**Stated goal**
Resume the sentiment analysis article below, picking up right after its last line, the review title "Loud. Very LOUD!!"

**Page**

#####

[This article first appeared in the Clarabridge Bridgepoints newsletter, Q1 2009.]
Feelings influence purchasers. Our attitudes determine what we buy, whom we buy from, and what we’re willing to pay. They are central to perceptions of quality, style, and value and sometimes matter as much in decision-making as facts such as features and price. They also determine what we say about products and services to our friends, on social networks, and publicly.
Sentiment analysis is the application of text-analytics technology to detect, extract, and assess attitudinal information – feelings, opinions, perceptions – expressed in human communications. It’s not enough to study behavioral data. While sentiment may be inferred from transactions and customer interactions, the richest sources of attitudinal data are customer (and shopper and reviewer and expert) voices expressed in blogs, social media, and forum postings, in e-mail, in contact-center transcripts, and in survey responses. These sources record sentiment in unstructured text.
Text analytics transforms these voices into data for automated, computerized processing. The technology is far faster and more efficient and consistent than manual analysis, allowing adopters to systematically mine previously inaccessible information sources. The benefits can be very significant, in applications that include customer-experience management (CEM), brand and reputation management, product and service quality management, financial and market analysis, and the like. The common thread is the value sentiment analysis brings to both finding and solving individual problems and to understanding trends and larger, market demands. In the words of Chris Jones, manager of analytics at financial-software publisher Intuit, “Once we understand what motivates our customers, we can make improvements.” How do Intuit analysts react according to Chris? “’We’ve never gotten access to this data before. This is incredible; it’s awesome.’”
Sentiment Analysis by Example
Sentiment analysis may seem straight-forward, but a few examples will show how difficult the problem can get. Start with a snippet of a hotel review, copied from an on-line review site, emphasis added:
“From the moment I checked in to the moment I checked out, service was absolutely amazing. All of the staff were very friendly and accommodating – a far cry from the service I’ve received at other national chains in the city.”
A favorable review. We see that from a few, positive words. A happy guest!
Note that the polarity of sentiment in this excerpt applies at both the review level and the topic level. Two particular aspects of the guest experience are rated, service quality and staff attitude. Software should be capable of discerning particular topics or concepts and the sentiment about them individually.
Note also the modifiers “absolutely” and “very,” which indicate strong sentiment intensity, as do the repetition and use of capitals and exclamation points in the title of another review:
“Loud. Very LOUD!!”

#####

**Given entries**
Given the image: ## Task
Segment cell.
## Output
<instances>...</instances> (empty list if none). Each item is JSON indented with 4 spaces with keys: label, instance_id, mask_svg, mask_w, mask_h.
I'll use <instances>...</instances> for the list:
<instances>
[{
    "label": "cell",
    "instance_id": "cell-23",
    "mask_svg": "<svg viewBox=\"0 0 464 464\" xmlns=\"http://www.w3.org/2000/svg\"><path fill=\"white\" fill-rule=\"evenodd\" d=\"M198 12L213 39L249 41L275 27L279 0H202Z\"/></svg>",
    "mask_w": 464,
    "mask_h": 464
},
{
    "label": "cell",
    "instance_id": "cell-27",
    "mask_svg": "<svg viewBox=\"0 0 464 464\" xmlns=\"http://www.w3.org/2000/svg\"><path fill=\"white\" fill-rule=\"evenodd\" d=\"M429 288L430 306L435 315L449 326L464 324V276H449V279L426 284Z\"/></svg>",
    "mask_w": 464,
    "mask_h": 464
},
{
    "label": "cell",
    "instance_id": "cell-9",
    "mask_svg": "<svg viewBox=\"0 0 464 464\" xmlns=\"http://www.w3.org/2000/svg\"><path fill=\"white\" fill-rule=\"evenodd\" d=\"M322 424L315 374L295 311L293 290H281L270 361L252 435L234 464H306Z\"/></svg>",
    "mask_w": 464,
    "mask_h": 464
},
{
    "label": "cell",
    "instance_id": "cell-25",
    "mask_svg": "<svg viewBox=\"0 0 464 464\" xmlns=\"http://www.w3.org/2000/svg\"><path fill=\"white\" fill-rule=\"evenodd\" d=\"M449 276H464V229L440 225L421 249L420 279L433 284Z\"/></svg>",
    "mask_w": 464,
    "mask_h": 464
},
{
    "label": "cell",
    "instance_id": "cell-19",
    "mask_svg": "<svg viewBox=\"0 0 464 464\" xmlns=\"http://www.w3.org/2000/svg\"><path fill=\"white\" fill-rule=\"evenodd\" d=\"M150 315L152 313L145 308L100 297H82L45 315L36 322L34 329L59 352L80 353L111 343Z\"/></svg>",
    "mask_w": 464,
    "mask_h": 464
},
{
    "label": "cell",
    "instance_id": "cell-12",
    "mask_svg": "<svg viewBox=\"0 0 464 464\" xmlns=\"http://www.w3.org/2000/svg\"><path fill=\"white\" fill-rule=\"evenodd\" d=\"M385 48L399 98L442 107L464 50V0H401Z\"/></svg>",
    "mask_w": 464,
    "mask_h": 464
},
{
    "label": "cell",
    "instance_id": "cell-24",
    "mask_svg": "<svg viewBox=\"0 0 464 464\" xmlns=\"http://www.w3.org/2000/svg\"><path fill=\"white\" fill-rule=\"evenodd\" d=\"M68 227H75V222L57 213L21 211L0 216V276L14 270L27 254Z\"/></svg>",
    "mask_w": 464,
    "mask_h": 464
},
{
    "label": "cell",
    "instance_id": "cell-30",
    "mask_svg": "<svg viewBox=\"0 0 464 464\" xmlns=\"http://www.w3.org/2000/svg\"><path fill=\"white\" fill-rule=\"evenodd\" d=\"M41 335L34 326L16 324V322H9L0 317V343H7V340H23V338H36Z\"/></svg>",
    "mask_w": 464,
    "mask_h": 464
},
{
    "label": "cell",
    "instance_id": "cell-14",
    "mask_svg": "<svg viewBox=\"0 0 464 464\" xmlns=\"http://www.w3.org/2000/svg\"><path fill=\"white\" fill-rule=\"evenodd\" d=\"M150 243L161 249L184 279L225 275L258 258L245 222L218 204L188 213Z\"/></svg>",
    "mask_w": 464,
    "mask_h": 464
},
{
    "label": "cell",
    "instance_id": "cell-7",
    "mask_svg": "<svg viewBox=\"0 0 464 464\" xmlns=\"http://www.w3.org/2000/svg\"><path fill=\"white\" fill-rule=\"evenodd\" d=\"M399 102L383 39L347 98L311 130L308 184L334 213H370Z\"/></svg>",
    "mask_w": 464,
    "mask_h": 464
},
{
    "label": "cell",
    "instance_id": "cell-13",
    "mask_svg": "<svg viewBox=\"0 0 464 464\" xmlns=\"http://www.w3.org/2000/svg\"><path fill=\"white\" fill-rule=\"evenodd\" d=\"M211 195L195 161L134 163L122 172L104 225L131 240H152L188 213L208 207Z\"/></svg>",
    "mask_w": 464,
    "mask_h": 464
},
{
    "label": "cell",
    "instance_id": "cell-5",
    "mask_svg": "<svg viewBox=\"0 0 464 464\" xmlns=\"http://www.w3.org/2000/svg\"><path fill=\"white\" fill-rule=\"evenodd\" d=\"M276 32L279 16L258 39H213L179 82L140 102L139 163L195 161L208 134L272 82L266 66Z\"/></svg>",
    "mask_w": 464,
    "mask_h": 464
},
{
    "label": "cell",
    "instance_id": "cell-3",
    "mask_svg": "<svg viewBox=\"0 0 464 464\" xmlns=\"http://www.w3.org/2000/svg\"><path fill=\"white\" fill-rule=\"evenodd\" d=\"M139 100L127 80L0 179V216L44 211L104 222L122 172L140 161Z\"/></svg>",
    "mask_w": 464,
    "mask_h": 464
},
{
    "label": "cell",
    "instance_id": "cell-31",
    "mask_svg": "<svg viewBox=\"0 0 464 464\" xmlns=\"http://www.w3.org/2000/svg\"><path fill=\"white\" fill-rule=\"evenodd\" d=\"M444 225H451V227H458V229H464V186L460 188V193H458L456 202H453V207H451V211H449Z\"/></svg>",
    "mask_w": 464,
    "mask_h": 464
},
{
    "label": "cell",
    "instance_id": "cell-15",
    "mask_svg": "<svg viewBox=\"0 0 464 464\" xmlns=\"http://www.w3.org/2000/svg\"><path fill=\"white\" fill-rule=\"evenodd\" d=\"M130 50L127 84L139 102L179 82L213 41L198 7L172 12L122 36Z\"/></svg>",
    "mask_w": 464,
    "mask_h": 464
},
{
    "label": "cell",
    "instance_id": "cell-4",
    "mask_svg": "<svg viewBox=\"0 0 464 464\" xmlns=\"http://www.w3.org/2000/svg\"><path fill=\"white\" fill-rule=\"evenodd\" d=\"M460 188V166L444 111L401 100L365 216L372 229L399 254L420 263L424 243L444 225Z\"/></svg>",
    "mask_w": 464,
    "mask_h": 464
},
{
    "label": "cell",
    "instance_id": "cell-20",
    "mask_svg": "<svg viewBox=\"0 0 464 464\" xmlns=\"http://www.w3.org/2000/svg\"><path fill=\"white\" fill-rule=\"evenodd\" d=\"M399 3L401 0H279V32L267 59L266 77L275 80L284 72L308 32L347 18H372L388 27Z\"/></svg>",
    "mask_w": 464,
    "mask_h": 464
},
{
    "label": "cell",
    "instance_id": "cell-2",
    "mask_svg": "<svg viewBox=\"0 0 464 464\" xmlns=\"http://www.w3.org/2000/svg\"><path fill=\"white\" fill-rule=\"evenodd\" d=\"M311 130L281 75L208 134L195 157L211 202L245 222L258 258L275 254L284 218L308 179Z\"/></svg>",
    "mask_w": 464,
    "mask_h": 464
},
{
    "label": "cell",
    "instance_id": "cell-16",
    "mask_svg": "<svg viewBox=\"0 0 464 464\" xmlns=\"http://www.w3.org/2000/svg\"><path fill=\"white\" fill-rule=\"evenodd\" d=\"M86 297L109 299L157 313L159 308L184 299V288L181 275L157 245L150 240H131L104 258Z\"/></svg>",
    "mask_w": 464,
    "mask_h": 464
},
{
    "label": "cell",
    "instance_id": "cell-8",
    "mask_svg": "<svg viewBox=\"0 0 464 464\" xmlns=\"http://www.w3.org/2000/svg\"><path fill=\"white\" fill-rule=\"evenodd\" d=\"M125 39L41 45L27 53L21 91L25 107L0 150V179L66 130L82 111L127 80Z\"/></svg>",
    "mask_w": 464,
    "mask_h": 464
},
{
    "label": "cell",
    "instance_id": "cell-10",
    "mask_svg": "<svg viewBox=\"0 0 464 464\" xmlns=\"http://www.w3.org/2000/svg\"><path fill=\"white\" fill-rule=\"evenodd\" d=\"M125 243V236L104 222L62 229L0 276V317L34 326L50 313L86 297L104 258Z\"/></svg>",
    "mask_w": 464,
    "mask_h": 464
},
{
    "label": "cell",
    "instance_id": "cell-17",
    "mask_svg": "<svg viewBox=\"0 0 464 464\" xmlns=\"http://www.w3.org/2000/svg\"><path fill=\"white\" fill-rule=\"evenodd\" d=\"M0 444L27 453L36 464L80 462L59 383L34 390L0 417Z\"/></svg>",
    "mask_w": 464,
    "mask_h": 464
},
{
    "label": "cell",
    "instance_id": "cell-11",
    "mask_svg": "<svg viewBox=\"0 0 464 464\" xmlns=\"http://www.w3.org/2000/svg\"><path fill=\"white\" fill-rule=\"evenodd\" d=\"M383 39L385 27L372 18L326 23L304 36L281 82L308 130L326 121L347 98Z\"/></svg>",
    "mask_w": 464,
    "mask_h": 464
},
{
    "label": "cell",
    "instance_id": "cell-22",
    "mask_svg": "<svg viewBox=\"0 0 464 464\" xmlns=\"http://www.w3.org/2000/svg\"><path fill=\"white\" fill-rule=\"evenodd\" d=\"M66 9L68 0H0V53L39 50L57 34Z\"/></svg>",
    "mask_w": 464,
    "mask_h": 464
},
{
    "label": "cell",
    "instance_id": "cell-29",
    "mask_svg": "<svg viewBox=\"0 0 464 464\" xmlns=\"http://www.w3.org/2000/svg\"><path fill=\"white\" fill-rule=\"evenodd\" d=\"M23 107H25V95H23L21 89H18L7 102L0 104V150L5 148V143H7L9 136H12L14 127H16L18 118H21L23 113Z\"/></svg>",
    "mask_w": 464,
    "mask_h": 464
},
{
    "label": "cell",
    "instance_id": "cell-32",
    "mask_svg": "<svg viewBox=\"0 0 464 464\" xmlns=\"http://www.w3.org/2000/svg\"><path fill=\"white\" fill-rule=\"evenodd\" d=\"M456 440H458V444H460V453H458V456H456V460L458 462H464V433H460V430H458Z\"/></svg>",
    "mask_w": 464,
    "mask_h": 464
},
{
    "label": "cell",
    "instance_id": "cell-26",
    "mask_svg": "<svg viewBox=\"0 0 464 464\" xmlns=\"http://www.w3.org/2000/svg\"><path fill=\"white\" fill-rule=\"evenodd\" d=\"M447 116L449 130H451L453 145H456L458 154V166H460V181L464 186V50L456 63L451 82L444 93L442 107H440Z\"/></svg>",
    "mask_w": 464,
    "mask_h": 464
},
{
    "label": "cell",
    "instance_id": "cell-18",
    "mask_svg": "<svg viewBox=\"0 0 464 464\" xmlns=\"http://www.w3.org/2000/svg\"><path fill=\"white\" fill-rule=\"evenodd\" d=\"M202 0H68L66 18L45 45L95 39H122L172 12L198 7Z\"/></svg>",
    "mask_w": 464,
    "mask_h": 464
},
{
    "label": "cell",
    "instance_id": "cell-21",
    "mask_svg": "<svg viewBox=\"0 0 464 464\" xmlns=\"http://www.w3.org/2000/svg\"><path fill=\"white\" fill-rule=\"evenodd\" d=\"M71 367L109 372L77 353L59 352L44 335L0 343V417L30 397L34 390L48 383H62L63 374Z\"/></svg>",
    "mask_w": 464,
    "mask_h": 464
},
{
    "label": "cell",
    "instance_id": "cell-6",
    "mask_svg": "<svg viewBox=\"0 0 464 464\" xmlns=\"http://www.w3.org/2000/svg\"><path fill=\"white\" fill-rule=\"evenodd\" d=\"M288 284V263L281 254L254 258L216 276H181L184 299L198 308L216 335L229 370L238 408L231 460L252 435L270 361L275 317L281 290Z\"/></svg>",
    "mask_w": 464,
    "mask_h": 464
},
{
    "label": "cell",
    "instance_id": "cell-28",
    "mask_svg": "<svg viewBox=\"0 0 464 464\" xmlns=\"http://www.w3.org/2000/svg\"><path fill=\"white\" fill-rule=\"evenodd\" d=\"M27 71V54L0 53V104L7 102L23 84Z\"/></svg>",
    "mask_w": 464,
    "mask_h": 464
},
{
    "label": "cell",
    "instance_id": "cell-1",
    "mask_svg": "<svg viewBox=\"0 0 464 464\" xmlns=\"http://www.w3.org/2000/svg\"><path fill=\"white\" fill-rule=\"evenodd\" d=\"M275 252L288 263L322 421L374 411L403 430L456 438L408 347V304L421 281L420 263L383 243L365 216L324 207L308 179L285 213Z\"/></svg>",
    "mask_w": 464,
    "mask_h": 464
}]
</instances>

#####

**Response**
We see that style and punctuation matter. Another example shows that picking up sentiment polarity via keywords is not enough. Consider:
These are essentially the same words as in the first example but the tone is different. The topic is staff friendliness and the opinion is mildly (intensity) negative (polarity). But human communications can be a lot more complicated than this. What if that snippet had said:
“Hotel staff could not have been more friendly.”
In this case, the modifier “not” doesn’t negate the “more friendly” sentiment. Not is part of a construction that intensifies the sentiment!
Now consider another snippet:
“Fortunately, this time when we returned from dinner, all problems were solved… or so we thought.”
“Fortunately” and “All problems were solved” read as good signs, that is until we get to a negating clause, “or so we thought.” The idiomatic “X is Y… Not!” pattern is, even here, a relatively simple indicator of irony. It takes a fair amount of sophistication (for a computer program) to understand that “smooth as silk” is good while “clear as mud” is not and that a phrase such as “a far cry from the service I’ve received at other national chains in the city,” from the first example above, can be positive or negative depending on the context of its use.
This last snippet came from a long review that related the guest’s hotel experience and interactions. In such cases, techniques such as discourse analysis, a look at narrative threads in a sequence of comments, come into play.
Boosting Analysis Ability
These examples hint at the difficulty of discerning and analyzing sentiment in text. But often, accompanying numerical data or external clues can provide hints that will boost sentiment-analysis ability.
For instance, a typical product or service review Web site will provide numerical ratings – one star for poor and five stars for excellent, for example – and it’s a good bet that attitudes captured in the review text will reflect those ratings. The travel-review site tripadvisor.com provides six, detailed 1-to-5 ratings for hotels: Value, Rooms, Location, Cleanliness, Check in/front desk, and Service. Similarly, surveys will frequently intermix questions that take rating responses with questions taking free-text responses. Review-text or survey-verbatim sentiment will correlate with the numerical ratings. When surveys include pick-lists, then verbatims will likely expand on the topics selected from the lists.
Some review sites feature Pro and Con or Liked and Disliked subsections. These similarly constitute a sentiment-polarity gimme for the individual features or aspects listed.
In these cases, high-level document structure provides a head-start in breaking down sentiment by topic and topics by sentiment polarity.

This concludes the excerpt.